Do this:
Answer these questions about the passage on the Church:
1. What word does the passage give as the meaning of "Catholic"?
2. Whom does the Church never cease to contemplate?
3. What does the writer give up in despair at the end of the passage?
# Start of Selected text
The Church is at once human and divine, at once a gift from above and a product of this earth. She is composed of men each of whom resists with all the weight of a laggard and wounded nature the life the Church strives to infuse. She is orientated towards the past, which contains a memorial she well knows is never past; she tends towards the future, elated by the hope of an ineffable consummation of whose nature no sensible sign gives a hint.

Destined in her present form to leave all behind as ‘the image of this world’, she is destined in her innermost nature to remain intact for the day when what she is will be manifested. Multiple or multiform, she is nonetheless one, of a most active and demanding unity. She is a people, the great anonymous crowd and still – there is no other word – the most personal of beings. Catholic, that is, universal, she wishes her members to be open to everything and yet she herself is never fully open but when she is withdrawn to the intimacy of her interior life and in the silence of adoration.

She is humble and she is majestic. She professes a capacity to absorb every culture, to raise up their highest values; at the same time we see her claim for her own the homes and hearts of the poor, the undistinguished, the simple and destitute masses. Not for an instant does she cease – and her immortality assures continuity-- to contemplate him who is at once crucified and resurrected, the man of sorrows and lord of glory, vanquished by, but Savior of, the world. He is her bloodied spouse and her triumphant master. From his generous heart, ever open and yet always infinitely secret, she has received her existence and the life it is her wish to communicate to all.

How to perceive and grasp her real nature, this is still my question. The harder I try to see, the more I am forced to abandon my false analogies; I am dazzled by her profound truth – and I give up in despair any attempt to define her.
# End of Selected text
# Start of Records supplied
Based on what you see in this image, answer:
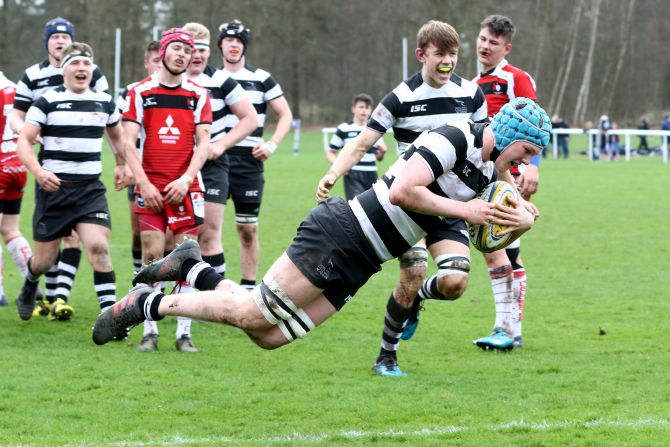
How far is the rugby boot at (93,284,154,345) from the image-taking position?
5957 mm

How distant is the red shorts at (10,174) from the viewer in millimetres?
9477

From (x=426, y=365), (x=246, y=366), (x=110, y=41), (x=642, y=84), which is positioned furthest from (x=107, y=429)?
(x=642, y=84)

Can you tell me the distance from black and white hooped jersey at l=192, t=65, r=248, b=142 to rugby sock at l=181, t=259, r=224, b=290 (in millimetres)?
2998

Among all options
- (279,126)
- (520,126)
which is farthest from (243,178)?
(520,126)

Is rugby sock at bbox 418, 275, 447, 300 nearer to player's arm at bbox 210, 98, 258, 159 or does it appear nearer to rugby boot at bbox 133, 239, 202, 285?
rugby boot at bbox 133, 239, 202, 285

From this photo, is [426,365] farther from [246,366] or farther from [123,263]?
[123,263]

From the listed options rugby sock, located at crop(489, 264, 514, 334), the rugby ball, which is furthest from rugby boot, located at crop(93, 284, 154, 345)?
rugby sock, located at crop(489, 264, 514, 334)

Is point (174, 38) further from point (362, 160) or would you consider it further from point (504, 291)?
point (362, 160)

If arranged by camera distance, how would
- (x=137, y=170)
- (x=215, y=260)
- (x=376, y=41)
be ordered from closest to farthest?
1. (x=137, y=170)
2. (x=215, y=260)
3. (x=376, y=41)

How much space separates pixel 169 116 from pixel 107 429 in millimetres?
2950

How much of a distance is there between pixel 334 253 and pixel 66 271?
4.39 metres

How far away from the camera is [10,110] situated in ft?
31.3

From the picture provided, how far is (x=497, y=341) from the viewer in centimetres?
786

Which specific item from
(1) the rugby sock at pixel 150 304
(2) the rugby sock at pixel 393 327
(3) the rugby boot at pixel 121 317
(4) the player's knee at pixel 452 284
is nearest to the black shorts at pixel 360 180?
(2) the rugby sock at pixel 393 327
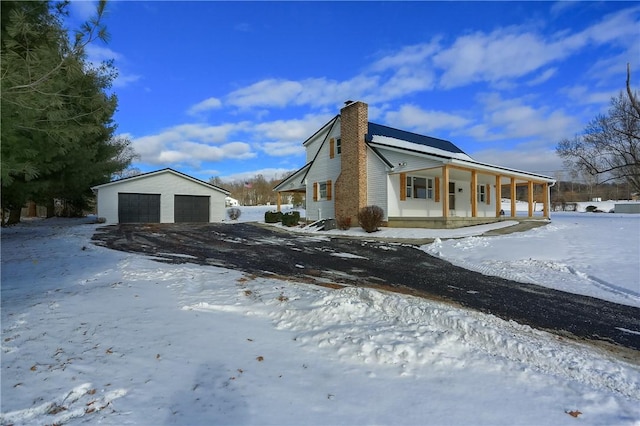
# End of Records supplied
Complete response:
1. Universal.
2. Him who is at once crucified and resurrected, the man of sorrows and lord of glory.
3. Any attempt to define her.